What you are asked to do
Every line of the listing below must be printed again exactly, apart from its pictures.

Recorded information

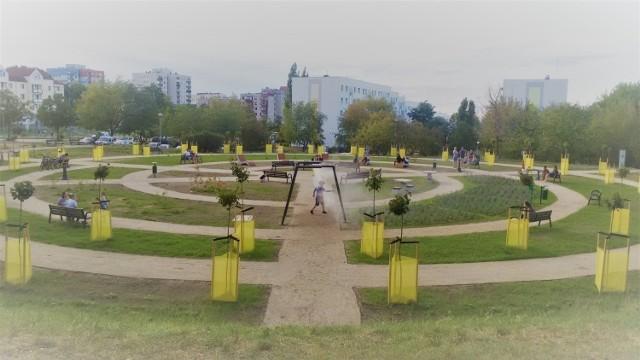 Zielony teren na os. Łużyckim to również efekt budżetu obywatelskiego.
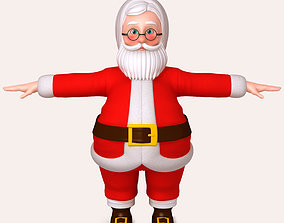 character Santa Claus Cartoon 3D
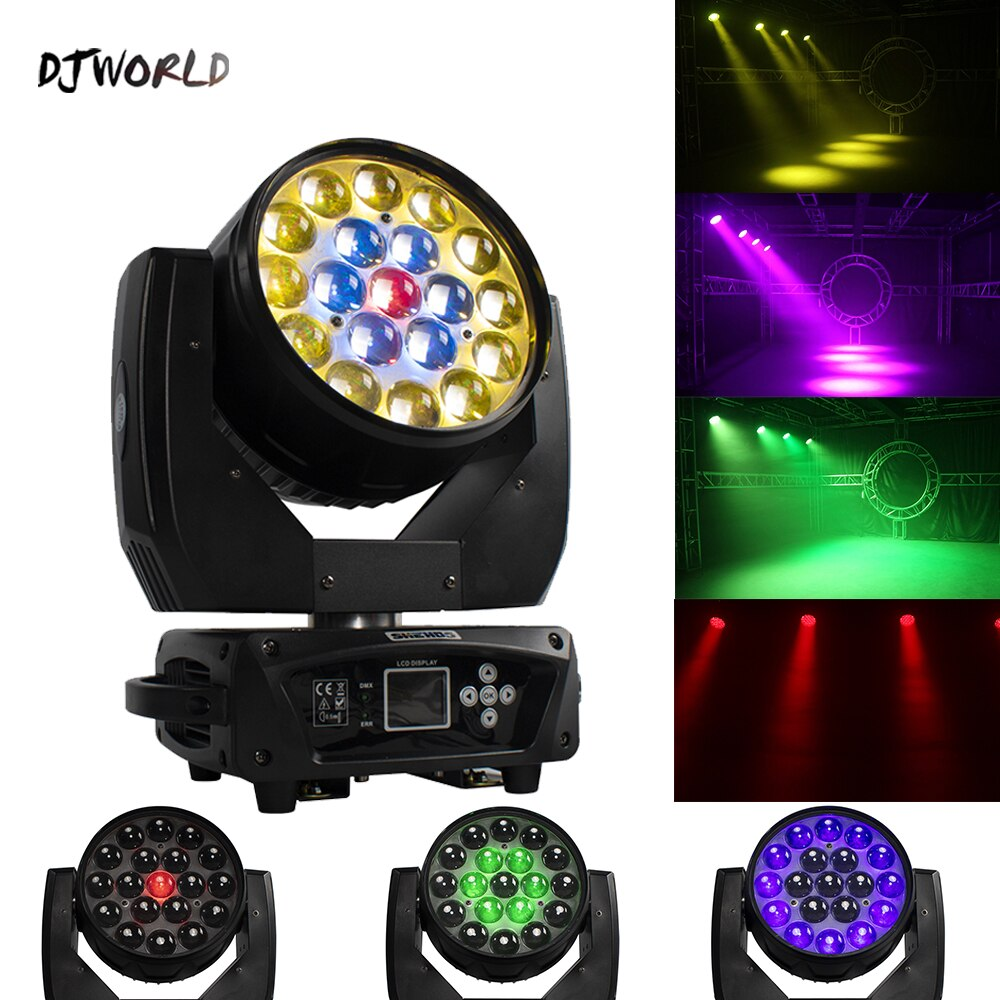 2шт% 2Flot LED 19x15W RGBW Zoom Lighting 1-6-12circle control Moving Head Light Stage Light For DJ Disco Light Home Party Bar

Written response
 Zielony teren na os. Łużyckim to również efekt budżetu obywatelskiego.
 character Santa Claus Cartoon 3D
 2шт% 2Flot LED 19x15W RGBW Zoom Lighting 1-6-12circle control Moving Head Light Stage Light For DJ Disco Light Home Party Bar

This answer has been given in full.